Heuristic optimization algorithms mostly start the optimization process by creating one or a set of random solutions [1014]. They then improve the initial random solution(s) mostly using nature-inspired concepts until an end condition is met [15, 16]. Since heuristics methods randomly create solutions and improve them, they have high ability to avoid of local optima [1721]. Some of the most popular algorithms in this field are as: ant lion optimizer (ALO) [22], genetic algorithm (GA) [23], particle swarm optimization (PSO) [24, 25], ant colony optimization (ACO) [26], differential evolutions (DE) [27], evolution strategy (ES) [28], and PSOGSA [29]. Nearly, the majority of these algorithms have been employed to improve the learning of FNNs.

Montana and Davis was first utilized GA to improve learning of NNs [30]. In 1990, the GA algorithm was again applied to FNN [31]. The weights and biases of FNN were the variables. Belew et al. showed that this algorithm is able to effectively enhance the learning of FNN. There are also other studies that integrate GA to NN for improving learning using different methods [3235]. The PSO algorithm was also employed as the trainer for FNN in many studies [3641]. Although ACO is suitable for combinatorial problems, it was shown in [4245] that this algorithm is able to provide very promising results when applying to NNs as well. Some other heuristic-based learning algorithms in the literature are as follows: DE-based trainer [46, 47], ABC-based trainer [48, 49], gravitational search algorithm (GSA)-based trainer [50, 51], Tabu search (TS)-based trainer [52, 53], bio-geography-based optimization (BBO)-based trainer [54], and ES-based trainer [55], magnetic optimization algorithm (MOA)-based trainer [56], and grey wolf optimizer (GWO) [57].

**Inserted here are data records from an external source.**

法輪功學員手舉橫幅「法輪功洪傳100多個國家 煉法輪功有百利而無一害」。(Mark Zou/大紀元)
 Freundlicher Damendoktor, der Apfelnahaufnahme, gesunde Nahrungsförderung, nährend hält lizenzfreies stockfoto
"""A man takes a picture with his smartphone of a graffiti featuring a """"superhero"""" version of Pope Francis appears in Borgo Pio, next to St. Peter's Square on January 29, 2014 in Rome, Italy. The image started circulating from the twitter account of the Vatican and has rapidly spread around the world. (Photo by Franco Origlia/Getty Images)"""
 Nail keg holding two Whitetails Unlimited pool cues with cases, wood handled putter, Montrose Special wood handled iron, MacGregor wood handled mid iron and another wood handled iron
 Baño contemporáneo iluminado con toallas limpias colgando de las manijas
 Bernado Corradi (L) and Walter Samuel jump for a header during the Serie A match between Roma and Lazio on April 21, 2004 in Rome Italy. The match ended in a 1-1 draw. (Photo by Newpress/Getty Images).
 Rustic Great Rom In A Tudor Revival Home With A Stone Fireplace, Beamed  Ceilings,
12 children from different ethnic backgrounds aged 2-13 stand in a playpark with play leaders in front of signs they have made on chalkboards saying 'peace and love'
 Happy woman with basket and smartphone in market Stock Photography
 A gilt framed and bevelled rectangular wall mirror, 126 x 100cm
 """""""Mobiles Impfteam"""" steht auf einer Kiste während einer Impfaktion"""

Despite the merits of the above-mentioned works, the problem of local optima entrapment still persists. In addition, there is a theorem in the field of heuristics called No Free Lunch [58] that says there is no optimization algorithm for solving all problems. Since FNNs are trained for different data sets, there are possibilities that one algorithm performs well on a data set but worse on another. These reasons allow researcher to investigate the efficiencies of new algorithms in enhancing learning of FNNs. This is also the contribution of this study, in which the recently proposed social spider optimization (SSO) algorithm [59, 60] is chosen to be embedded to FNNs. The only similar work in the literature is that of Pereira et al. [61], in which the SSO algorithm has been employed to train neural networks and classify Ionosphere, Satimage, Diadol, Mea, and Spiral data sets. They only optimized the weights of the connections, but this work optimizes the weights and biases of MLPs simultaneously. Therefore, the problem of learning MLP is more difficult in this work. We also solve five different standard classification data sets. Other contribution of this work is the comparison of different heuristic algorithms on classification data sets. The rest of the paper is written as follows.

Section 2 presents the rudimentary concepts of FNNs. The general concepts and mechanism of SSO algorithm is provided in Sect. 3. The new SSO-based learning process of FNN is proposed in Sect. 4. Section 5 includes the results, discussion, and analysis. Eventually, Sect. 6 concludes the study and advises a couple of directions for future studies.

2 Feedforward neural network

As the name of FNN show, data are cascaded in one direction between the neurons in the network [7]. The neurons are arranged in parallel layers, and each neuron in tth layer receives data from the neurons t − 1th layer and delivers data to the neurons in t + 1th layer. The structure of FNN with 1 input, 1 hidden, and 1 output layer is illustrated in Fig. 1.

Fig. 1
figure 1

Three-layer FNN

As shown in Fig. 1, the input layer is the layer that is given the inputs. Then, the inputs are multiplied by the weights and delivered as the inputs of the hidden layer. The same scenario occurs for the data transition between the hidden layer and output. The actual outputs of neurons are calculated by a transfer function. Interested authors are referred to [7] for more details. Although the structure and workflow of FNN is very simple, it has been proven that a three-layer FNN is able to approximate any given function [62].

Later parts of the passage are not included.